Well here is my very first post for our project! 
I am sure that as we go along i will post questions in their right places, but my first question is rather general, so here we go. 
We just bought our little piece of dirt. It's not much, and not liveable yet, but we hope to change that. Just a brief description, it's an acre and a half ( 4 city lots) corner parcil. Half of the property is wooded, and on the other half we have a block garage, a 3/2 single wide, and a 1/1 home. The entire property is overgrown and the homes are , well, in pretty rough shape. The trailer is of little concern to us right now, and will be used as a workshop until a new workshop can be built. The home is what we are going to start with, hopeing to actually live there at some point.  
This place has been abandoned since 12/08 and the prior tenants left in a hurry I think, because most of their stuff is still there, lol, saves us a little $$ on buying plates and forks. I guess my 1st question is where to start?? The roof seems to be in decent shape, but we want to re-do the chimney, they took it down at the roof line. When standing in the basement, there seems to be a few places in the brick foundation that we need to fix as well. We were thinking that we should start by fixing the foundation 1st, then the outside, then the inside.. OH BOY, it's a lot of work, where to begin.


----------



## Bud Cline (Apr 18, 2010)

I would first worry about the roof. From the looks of the wallpapaer in the kitchen there may be some interior moisture issues, it's hard to tell.

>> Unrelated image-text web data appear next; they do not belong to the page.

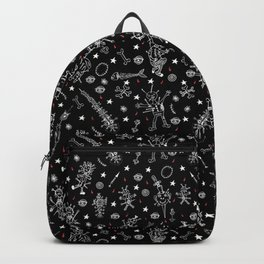 Voodoo Backpack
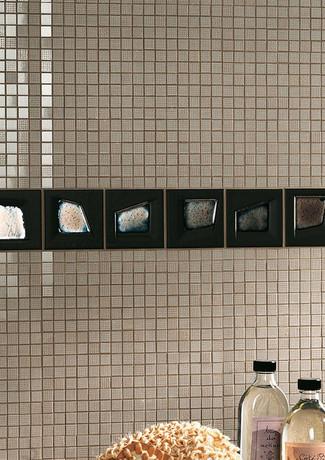mosaici-e-decori-main-image.jpg__1384x86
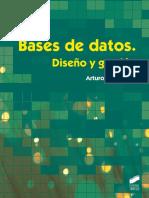Bases-de-datos.-Diseno-y-gestion.pdf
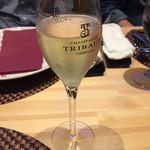 レストラン エム - スパークリングワイン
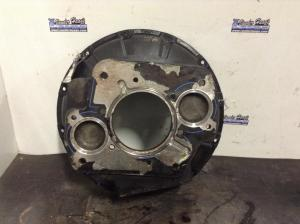 FULLER RTLO16913A Clutch Housing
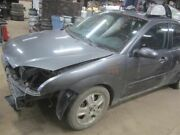 Wheel 15x4 Compact Spare Fits 00-11 Focus 264238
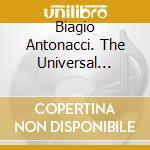 BIAGIO ANTONACCI. THE UNIVERSAL COLLECTION cd musicale di Biagio Antonacci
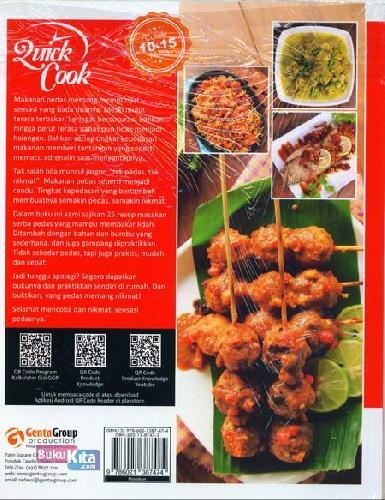 Cover Belakang Buku Quick Cook 25 Resep Masakan Pedas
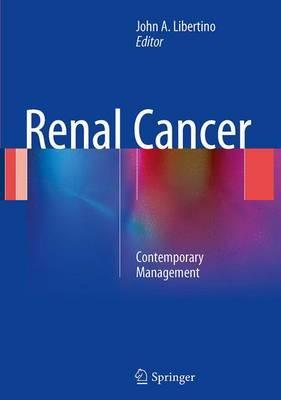 Renal Cancer: Contemporary Management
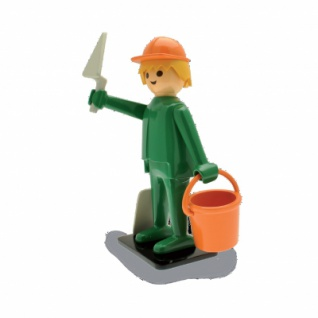 Playmobil Collector - Bauarbeiter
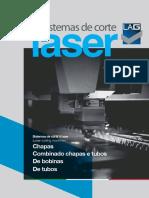 Laser A4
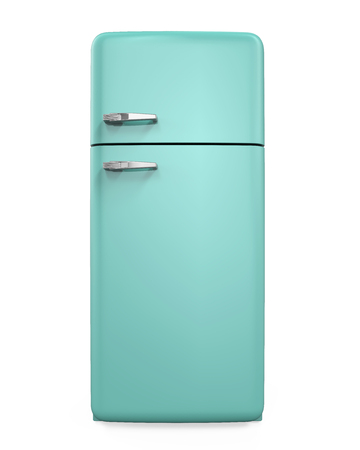 Retro Refrigerator Isolated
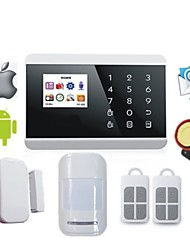 Touch Pstn GSM Alarm System Russian Spanish French with LCD Android IOS App Control for Alarme Casa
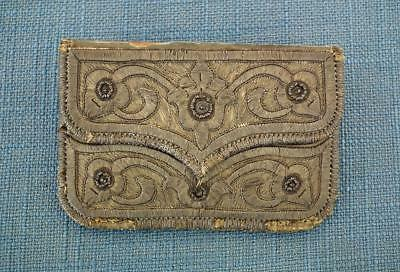 Antique Embroidery  Islamic Turkish Ottoman Silver Embroidered Coin Wallet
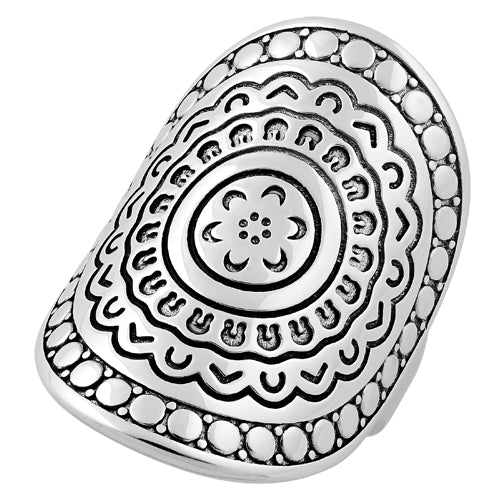products/sterling-silver-enchanted-shield-ring-31.jpg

How about you take a bunch of pictures inside and out and post them here so we can get a general idea of the conditions.


----------



## Our-1st-Home (Apr 18, 2010)

We thought so too, however, we did find that there are a few places where soffit tented shingle, and where they tried to cover the chimney, that seem to be the issue, the actual roof itself seems to be ok. Of course once we can get up into the attic ( which will hopefully be a 2nd bedroom) we will be able to see better. After doing some cleaning today, I found some spots in the floor that need work, so I'm thinking we may start from the ground up. Reinforce the foundation and then floors, then roof and walls. The other thing is the asbestos shingle outside.. not sure what to do about that yet.


----------



## StorageShedSmart (Apr 19, 2010)

I think your best bet is to get an accurate assessment of everything that will absolutely need to be done and prioritize from there. Don't worry about any of the cosmetic stuff until you're sure that all of the "structural" work is completed. If your roof leaks, your foundation weeps, your walls are molding, or there are any other health or safety issues then those should be taken care of in the order of what is the worst/most dangerous to the most tolerable.


----------



## Cork-Guy (Apr 19, 2010)

Just a quick tip; you should always work form the top down, meaning starting at the roof and ending in the basement. For example, you don't want to re-drywall the second floor and then realize you need to tear it out to run conduit or plumbing


----------



## Our-1st-Home (Apr 21, 2010)

Ok, so, Steven went over the house yesterday with a flashlight and knee pads..LOL. We have found that the foundation is sound, as is the roof with only 1 exception, a small spot where the Ivy from hell ripped a bit of trim, and some water was coming in there, a easy patch job. Thank you for all your comments, I agree cork-guy, we will be sealing the room with this stuff that he found to paint on, that will be there until we get the material for the metal roof. With it being in good shape we're going to move that further down the list. He found a few plumbing faux pas, so those will have to come 1st, followed by demo time, then electrical. so i'm of to the plumbing boards for now!!


----------



## oldognewtrick (Apr 21, 2010)

Hate to bust your bubble, but the roof is toasted. Plan on replacing it soon. When you see the edges curling as evidenced in the photos it indicates failure of the seal strips. Wind lift will occur and fracture the shingle tab. And please do NOT install a metal roof over the existing shingles. They will continue to deteriorate and lift the metal, fracturing the seams and causing major problems. Tear it off, start with a clean roof deck and install a metal and tile underlayment (Tamko makes this product), then your metal roof if you must have one. Just my 2 cents.


----------



## Bud Cline (Apr 22, 2010)

Damn dog, you beat me to it.

O 1st H,  That roof needs some serious attention.  How many layers of roofing on on that roof right now?  The sheathing is also toast.  It looks to be about 1/2" and is sagging terribly between the rafters.  Next time around use 3/4" sheathing.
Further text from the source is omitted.